Could you pull the part of the disk storage article below that runs from "The random-access, low-density" to "complement to disk." and copy it word for word?

DOCUMENT SECTION:
◆ ◆ ◆ ◆

Disk storage

Disk storage is a general category of a computer storage mechanisms, in which data is recorded on planar, round and rotating surfaces (disks, discs, or platters). A disk drive is a peripheral device used to collect information from. Main implementations are hard disks, floppy disks and optical discs. Nowadays the term disk storage almost exclusively refers to hard disk storage.


In the 1950s and the early 1960s single data bits were stored as magnetic charges in a magnetic core memory.

Then the scientists at IBM in San Jose, California created a rotating drum that was coated in a magnetically polarizable film that could be used to store data by changing and sensing magnetic polarization. The drum was later superseded by disks, because of their lower mass and inertia. Rey Johnson, an inventor who worked for IBM for many years, is said to be the "father" of the disk drive.

The random-access, low-density storage of disks was developed to complement the already used sequential-access high-density storage provided by magnetic tape. Vigorous innovation in disk storage technology, coupled with less vigorous innovation in tape storage, has reduced the density and cost per bit gap between disk and tape, reducing the importance of tape as a complement to disk.

In the beginning, there were movable head devices, usually disks, and fixed head devices, usually drums. Movable head devices store more data per magnetic sensor and usually more per area of the medium. Fixed head devices avoid the seek time, while the head moves to the data. Fixed head devices have not been common since integrated circuit random access memory was developed. So the usual storage devices of, for example, an IBM 360 were discrete transistor registers, magnetic core random access memory (ram), fixed head drums, movable head disk packs (several disks with the heads connected mechanically), and magnetic tape, in order of increasing time to access a random data element.

◆ ◆ ◆ ◆

EXCERPTED RECORDS:

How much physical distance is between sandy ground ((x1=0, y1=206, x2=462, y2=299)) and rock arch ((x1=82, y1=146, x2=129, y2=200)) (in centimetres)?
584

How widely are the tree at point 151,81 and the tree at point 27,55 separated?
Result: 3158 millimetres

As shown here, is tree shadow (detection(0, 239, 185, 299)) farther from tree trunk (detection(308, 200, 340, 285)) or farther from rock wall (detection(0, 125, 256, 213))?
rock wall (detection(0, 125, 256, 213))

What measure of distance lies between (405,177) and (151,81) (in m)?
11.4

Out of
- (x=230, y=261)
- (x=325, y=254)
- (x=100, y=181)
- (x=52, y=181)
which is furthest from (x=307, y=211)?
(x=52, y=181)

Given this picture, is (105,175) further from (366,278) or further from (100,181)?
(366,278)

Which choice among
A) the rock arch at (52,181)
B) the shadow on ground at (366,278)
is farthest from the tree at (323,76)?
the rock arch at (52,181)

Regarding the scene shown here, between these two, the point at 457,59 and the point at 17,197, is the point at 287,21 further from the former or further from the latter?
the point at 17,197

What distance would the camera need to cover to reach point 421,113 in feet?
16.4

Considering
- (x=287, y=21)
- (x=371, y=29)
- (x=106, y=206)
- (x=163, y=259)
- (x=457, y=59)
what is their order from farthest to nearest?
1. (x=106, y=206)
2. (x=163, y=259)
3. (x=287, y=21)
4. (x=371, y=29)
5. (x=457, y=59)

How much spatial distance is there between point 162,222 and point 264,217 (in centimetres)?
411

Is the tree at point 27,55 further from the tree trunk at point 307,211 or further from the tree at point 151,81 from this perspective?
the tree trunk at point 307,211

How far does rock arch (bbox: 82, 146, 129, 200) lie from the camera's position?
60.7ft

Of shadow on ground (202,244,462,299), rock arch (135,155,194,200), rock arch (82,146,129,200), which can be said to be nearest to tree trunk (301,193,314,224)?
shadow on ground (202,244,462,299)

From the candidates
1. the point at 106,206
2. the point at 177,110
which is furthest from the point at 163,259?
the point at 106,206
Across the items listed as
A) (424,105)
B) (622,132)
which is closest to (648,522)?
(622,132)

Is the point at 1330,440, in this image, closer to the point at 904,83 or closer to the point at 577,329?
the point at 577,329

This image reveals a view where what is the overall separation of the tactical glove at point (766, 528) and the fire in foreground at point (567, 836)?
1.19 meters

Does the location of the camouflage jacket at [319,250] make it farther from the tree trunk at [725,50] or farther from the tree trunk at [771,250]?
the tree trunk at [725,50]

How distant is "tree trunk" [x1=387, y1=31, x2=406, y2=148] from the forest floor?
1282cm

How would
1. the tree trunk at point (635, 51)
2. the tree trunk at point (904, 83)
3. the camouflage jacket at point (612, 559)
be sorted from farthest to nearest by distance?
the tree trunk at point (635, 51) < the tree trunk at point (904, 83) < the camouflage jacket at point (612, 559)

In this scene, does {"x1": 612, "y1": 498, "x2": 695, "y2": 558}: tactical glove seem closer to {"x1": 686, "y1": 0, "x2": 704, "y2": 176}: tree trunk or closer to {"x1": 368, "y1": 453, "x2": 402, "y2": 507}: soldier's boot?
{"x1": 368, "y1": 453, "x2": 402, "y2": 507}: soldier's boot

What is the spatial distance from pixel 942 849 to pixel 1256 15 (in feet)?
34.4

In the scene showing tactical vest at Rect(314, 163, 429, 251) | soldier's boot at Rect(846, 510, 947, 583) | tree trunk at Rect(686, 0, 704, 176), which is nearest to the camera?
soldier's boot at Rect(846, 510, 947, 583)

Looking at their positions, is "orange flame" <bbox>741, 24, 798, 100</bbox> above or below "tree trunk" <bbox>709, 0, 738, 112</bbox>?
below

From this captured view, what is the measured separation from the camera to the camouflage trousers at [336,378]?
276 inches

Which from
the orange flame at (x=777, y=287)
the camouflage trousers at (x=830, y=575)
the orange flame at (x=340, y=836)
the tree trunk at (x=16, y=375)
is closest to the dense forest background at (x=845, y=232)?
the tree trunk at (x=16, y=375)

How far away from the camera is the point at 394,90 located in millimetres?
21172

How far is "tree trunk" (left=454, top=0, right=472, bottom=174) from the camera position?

◆ ◆ ◆ ◆

RESULT FOR THIS TASK:
The random-access, low-density storage of disks was developed to complement the already used sequential-access high-density storage provided by magnetic tape. Vigorous innovation in disk storage technology, coupled with less vigorous innovation in tape storage, has reduced the density and cost per bit gap between disk and tape, reducing the importance of tape as a complement to disk.